Dans mon roman je décris les conditions terriblement arriérées et de misère absolue dans lesquelles vivait la population calabraise à l'époque. Aujourd'hui les Calabrais, lorsqu'ils parlent des travailleurs étrangers, exploités par les propriétaires locaux, disent tous la même chose : qu'ils sont sales, arriérés, barbares... et décrivent les mêmes situations que décrivaient les « Piémontais » de l'armée italienne à l'époque où se passe mon roman en parlant des Calabrais. Cela veut dire que l'histoire n'a rien enseigné. Les Calabrais ont totalement oublié ce qu'ils étaient il y a cent-cinquante ans.

Les Calabrais sont donc devenus des Piémontais ?

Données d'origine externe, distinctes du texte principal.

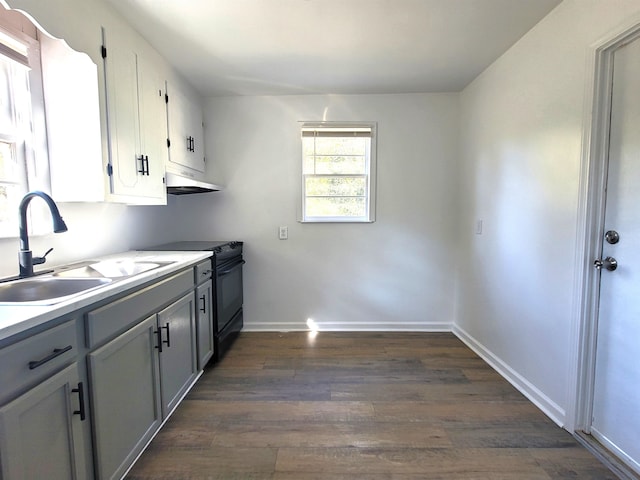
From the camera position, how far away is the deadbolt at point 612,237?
58.4 inches

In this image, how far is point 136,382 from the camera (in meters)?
1.44

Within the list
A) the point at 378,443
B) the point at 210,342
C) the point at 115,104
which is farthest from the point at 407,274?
the point at 115,104

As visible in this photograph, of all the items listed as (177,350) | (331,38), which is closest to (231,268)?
(177,350)

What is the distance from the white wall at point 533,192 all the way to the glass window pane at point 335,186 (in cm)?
103

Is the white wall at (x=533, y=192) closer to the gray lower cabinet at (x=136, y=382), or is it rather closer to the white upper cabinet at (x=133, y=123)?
the gray lower cabinet at (x=136, y=382)

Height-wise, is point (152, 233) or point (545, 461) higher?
point (152, 233)

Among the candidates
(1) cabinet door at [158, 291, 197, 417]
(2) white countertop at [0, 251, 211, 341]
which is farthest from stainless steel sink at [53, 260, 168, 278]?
(1) cabinet door at [158, 291, 197, 417]

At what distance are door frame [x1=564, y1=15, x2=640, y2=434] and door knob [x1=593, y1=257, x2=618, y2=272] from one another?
21mm

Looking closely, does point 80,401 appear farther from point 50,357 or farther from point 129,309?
point 129,309

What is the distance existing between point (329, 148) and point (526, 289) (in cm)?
206

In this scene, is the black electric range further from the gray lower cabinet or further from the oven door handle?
the gray lower cabinet

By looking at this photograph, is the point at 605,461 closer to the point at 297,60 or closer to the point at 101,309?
the point at 101,309

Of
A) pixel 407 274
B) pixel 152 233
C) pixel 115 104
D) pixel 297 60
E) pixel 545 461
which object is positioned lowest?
pixel 545 461

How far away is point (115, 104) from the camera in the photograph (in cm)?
172
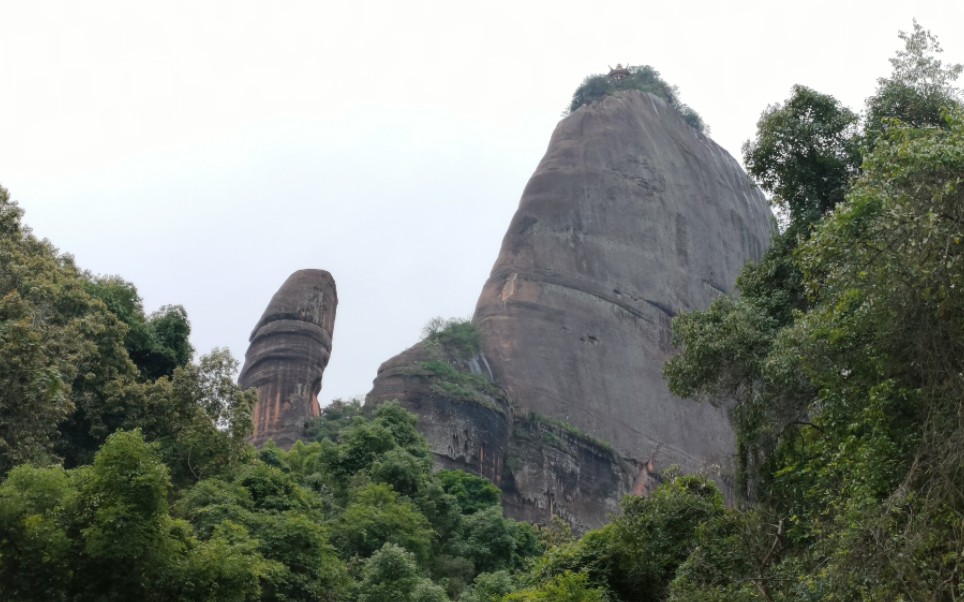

En quelques sorte. D'autant plus que les Calabrais de l'époque ne savaient même pas ce qu'était l'Italie. Et les «Piémontais » de l'époque ne considéraient pas les Calabrais comme des Italiens. Quant on est confronté quotidiennement  à  des problèmes de subsistance on ne s'inquiète pas tellement du patriotisme.

Dans un récent article, Roberto Saviano prétend que les étrangers de Rosarno sont les seuls qui s'opposent vraiment à la Mafia. Êtes-vous d'accord avec son analyse ?

Bien sûr. Mais ils ne sont pas conscients de le faire. Ils ne protestent pas contre la Mafia. C'est leur situation, leurs conditions de vie et de travail qui les opposent « de factu » à la Mafia.

Une dernière question pour moi assez récurrente sur l'état de la littérature italienne. Vous pensez qu'elle est en bonne santé ?

Le monde littéraire italien aujourd'hui est assez fluide. Jusqu'au années 80 la situation était assez bloquée. L'écrivain était une sorte d'oracle, qui parlait de son piédestal. Et les lecteurs l'écoutaient dans un silence religieux. Le milieu littéraire était très fermé, les auteurs étaient presque tous issus de la « bonne société ». Depuis 15 ans l'écrivain italien n'est plus du tout sur un piédestal. Ceci je peux l'affirmer avec certitude. C'est une personne normale qui s'occupe aussi de problèmes de société. Le débat littéraire lancé récemment en Italie par les Wu Ming a eu au moins le mérite de provoquer le débat. Même si ça n'a pas duré longtemps.

Notes

[1] Sous le terme de « questione meridionale » on rassemble tous les maux qui affligent le Sud de l'Italie.

[2] A Rosarno, petit village de la Calabre, des étrangers exploités qui avaient été la cible de plusieurs agressions de la part de la population locale ont manifesté. Il s'en est suivi une véritable chasse aux étrangers de la part de la population locale.